**Given instruction**
Lay out the stretch of records from the line containing "What is the exact" through the line containing "the gray sweatshirt sleeve, the" as a two-column CSV with the headers text and answer, one row per record. Put each record's text and its answer in a single quoted field, with line breaks replaced by spaces.

**Given information**
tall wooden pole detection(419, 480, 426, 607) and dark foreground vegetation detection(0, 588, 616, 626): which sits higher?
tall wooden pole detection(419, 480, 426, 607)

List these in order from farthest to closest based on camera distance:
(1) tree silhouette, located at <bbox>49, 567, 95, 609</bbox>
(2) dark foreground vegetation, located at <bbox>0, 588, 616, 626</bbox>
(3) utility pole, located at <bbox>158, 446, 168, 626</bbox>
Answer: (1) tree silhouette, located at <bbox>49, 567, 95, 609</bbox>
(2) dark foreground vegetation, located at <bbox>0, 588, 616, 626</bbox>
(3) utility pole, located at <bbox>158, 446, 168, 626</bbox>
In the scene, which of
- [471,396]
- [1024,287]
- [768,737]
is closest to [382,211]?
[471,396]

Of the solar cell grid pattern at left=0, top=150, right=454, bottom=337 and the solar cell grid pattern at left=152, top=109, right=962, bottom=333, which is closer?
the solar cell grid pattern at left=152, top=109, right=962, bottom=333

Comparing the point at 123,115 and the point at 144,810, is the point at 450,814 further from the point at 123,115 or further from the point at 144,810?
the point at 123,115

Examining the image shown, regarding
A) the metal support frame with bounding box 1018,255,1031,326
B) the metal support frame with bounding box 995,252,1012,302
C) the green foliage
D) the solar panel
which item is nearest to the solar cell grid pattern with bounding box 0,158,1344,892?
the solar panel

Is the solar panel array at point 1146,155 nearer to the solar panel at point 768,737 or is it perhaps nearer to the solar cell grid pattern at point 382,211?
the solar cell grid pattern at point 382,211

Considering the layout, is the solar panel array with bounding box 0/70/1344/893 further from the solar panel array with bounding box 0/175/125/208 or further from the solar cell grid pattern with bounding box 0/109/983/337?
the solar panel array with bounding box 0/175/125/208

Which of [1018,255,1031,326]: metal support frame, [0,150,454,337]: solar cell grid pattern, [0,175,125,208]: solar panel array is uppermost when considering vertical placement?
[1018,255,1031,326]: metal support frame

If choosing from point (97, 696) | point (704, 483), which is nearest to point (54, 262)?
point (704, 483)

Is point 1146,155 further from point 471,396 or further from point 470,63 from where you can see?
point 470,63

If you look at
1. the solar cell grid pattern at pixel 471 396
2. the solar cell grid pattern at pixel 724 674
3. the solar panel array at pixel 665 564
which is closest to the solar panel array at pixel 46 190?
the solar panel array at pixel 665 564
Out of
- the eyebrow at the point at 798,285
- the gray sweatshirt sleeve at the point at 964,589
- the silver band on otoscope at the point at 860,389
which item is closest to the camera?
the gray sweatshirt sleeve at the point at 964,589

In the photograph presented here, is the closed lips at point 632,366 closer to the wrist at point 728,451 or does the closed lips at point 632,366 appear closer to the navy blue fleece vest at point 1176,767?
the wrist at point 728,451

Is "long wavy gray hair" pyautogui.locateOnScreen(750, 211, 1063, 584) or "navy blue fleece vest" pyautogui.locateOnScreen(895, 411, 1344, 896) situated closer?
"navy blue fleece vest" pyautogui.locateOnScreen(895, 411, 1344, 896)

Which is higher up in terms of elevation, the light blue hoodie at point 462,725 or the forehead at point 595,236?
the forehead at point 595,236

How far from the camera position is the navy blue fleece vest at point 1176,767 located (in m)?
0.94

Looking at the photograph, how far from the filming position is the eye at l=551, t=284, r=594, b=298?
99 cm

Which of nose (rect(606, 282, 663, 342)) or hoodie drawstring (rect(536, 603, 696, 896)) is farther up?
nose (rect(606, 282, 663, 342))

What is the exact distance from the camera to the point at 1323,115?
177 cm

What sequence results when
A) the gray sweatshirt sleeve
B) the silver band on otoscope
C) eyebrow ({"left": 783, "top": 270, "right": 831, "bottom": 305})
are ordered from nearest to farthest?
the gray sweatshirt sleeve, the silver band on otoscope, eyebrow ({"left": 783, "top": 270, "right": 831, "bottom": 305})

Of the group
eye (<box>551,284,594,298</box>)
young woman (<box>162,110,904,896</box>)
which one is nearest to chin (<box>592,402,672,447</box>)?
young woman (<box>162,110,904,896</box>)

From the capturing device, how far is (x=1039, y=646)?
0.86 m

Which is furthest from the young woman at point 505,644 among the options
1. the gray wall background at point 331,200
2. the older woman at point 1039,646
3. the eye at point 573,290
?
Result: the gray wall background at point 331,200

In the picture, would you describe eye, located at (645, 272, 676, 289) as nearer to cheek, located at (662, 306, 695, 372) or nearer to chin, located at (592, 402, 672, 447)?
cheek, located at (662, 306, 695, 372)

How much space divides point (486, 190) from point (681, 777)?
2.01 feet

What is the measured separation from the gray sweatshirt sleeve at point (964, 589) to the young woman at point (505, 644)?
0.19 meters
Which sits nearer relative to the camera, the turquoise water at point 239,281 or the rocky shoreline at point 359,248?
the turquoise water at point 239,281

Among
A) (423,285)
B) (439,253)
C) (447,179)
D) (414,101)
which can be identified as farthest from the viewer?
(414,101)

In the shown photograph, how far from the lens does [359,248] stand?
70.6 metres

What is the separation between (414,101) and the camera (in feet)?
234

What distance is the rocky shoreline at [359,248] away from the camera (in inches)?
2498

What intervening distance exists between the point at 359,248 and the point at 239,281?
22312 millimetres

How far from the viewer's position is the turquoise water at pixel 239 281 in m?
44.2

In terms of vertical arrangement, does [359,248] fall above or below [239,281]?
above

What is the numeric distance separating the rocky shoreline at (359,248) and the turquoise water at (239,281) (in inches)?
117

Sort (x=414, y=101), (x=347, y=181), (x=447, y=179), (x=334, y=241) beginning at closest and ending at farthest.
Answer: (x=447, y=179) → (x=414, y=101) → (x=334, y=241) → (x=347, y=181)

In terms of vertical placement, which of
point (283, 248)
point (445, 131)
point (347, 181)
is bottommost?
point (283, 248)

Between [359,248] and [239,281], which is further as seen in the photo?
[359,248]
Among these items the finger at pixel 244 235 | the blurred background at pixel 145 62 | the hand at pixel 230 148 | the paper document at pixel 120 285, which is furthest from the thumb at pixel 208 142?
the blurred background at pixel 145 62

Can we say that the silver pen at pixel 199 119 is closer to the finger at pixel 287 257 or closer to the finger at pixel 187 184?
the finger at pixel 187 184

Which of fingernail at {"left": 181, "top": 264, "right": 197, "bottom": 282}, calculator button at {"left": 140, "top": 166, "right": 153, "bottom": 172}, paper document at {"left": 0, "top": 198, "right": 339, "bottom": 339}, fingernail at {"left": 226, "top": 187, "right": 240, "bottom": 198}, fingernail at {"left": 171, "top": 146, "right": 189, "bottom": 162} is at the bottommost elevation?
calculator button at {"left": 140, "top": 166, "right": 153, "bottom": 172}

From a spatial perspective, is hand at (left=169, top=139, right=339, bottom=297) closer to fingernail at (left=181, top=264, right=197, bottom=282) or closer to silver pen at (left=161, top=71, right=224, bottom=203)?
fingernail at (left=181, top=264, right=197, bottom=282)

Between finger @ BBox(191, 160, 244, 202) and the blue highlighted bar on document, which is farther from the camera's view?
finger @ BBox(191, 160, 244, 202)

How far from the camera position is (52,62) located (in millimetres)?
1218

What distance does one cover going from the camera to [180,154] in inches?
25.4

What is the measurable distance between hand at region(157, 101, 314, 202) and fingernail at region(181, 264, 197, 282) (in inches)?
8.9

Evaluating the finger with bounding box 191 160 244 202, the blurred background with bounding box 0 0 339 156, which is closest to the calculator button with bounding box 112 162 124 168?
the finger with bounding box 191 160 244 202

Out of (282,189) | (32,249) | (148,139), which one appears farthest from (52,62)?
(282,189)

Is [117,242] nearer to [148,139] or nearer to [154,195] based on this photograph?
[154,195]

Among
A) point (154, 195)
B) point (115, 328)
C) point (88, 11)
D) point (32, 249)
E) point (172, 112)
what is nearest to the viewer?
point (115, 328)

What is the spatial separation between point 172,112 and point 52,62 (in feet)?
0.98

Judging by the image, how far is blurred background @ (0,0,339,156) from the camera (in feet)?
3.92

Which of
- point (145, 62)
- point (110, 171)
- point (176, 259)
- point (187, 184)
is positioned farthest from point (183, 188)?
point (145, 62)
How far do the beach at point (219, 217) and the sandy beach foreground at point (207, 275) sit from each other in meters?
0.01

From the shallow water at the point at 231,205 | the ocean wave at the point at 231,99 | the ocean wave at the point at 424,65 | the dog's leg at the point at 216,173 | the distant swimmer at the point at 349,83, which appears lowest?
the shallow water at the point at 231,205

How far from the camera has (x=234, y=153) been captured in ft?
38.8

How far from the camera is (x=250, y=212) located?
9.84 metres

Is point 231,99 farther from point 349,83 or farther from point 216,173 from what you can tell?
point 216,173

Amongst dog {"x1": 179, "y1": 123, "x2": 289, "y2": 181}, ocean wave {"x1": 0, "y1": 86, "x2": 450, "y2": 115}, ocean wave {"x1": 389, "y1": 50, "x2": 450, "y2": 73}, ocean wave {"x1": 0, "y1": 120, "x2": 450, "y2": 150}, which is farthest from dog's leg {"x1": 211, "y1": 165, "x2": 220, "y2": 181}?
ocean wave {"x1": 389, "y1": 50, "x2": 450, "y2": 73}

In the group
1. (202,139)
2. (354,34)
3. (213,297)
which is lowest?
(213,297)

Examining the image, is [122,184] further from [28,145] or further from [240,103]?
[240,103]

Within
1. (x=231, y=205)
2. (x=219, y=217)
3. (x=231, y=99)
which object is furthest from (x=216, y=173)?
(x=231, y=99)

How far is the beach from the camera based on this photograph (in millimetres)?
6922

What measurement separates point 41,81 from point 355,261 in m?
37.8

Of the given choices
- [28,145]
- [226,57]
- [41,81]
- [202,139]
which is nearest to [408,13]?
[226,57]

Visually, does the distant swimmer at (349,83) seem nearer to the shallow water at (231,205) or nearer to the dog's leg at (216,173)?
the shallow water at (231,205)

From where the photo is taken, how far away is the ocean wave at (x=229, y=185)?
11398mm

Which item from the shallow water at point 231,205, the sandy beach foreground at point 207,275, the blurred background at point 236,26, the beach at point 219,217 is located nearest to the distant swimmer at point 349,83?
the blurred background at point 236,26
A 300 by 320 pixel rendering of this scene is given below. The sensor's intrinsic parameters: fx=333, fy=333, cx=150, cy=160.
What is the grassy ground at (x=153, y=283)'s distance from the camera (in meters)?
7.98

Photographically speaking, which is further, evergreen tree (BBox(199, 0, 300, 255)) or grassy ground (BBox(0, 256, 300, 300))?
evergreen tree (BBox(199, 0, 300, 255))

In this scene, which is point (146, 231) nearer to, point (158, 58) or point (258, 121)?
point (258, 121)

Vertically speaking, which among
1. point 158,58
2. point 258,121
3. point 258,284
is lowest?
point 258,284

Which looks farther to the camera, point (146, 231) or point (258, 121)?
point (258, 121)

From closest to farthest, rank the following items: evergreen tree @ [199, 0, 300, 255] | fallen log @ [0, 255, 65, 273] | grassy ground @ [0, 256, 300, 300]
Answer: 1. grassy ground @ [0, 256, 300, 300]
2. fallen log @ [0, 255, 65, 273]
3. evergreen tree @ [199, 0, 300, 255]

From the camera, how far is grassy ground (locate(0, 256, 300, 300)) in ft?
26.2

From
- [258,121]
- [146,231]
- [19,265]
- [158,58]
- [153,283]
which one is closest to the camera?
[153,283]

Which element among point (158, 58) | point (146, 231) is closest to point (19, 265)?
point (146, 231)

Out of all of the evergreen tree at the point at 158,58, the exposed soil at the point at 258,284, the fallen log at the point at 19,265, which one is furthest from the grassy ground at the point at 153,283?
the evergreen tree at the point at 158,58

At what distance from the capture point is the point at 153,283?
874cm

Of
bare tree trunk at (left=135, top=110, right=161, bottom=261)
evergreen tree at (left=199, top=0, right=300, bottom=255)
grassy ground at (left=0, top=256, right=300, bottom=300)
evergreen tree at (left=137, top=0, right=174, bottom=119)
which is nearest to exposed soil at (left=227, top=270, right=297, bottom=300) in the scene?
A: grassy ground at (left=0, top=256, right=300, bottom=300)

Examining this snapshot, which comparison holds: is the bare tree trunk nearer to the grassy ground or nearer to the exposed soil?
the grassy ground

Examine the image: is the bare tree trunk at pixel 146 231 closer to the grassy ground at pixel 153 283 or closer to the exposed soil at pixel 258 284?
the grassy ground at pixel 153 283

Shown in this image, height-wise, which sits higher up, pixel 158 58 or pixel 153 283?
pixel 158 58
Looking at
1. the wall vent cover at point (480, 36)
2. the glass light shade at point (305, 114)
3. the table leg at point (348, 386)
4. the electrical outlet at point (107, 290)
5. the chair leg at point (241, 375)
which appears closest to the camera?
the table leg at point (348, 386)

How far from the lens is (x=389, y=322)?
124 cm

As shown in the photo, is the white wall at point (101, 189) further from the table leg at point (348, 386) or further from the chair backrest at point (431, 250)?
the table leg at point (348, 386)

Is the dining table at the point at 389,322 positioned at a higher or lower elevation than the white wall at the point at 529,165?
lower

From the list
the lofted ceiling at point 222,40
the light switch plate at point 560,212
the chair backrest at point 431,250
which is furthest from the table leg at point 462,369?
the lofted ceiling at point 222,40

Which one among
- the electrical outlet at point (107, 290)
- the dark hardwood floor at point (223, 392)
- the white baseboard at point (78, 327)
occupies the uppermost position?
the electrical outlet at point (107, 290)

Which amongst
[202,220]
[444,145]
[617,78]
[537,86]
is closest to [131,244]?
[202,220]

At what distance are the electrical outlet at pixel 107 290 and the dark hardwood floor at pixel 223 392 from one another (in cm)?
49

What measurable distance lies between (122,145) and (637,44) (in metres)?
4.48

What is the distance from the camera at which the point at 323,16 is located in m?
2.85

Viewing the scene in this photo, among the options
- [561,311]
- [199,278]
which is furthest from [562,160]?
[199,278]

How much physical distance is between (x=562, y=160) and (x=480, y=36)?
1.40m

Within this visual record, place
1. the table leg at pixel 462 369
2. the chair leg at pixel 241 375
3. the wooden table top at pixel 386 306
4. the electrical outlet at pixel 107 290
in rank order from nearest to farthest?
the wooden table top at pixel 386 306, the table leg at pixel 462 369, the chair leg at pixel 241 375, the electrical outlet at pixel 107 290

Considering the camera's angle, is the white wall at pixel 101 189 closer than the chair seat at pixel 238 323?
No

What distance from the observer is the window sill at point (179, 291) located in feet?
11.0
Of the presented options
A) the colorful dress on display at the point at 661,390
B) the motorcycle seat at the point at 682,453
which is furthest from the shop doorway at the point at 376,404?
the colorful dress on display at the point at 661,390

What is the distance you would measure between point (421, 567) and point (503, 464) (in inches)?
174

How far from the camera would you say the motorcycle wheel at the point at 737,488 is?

**Problem solution**
text,answer
"What is the exact distance from the camera to the point at 1323,115?","177 cm"
"What sequence results when A) the gray sweatshirt sleeve B) the silver band on otoscope C) eyebrow ({""left"": 783, ""top"": 270, ""right"": 831, ""bottom"": 305}) are ordered from nearest to farthest?","the gray sweatshirt sleeve, the silver band on otoscope, eyebrow ({""left"": 783, ""top"": 270, ""right"": 831, ""bottom"": 305})"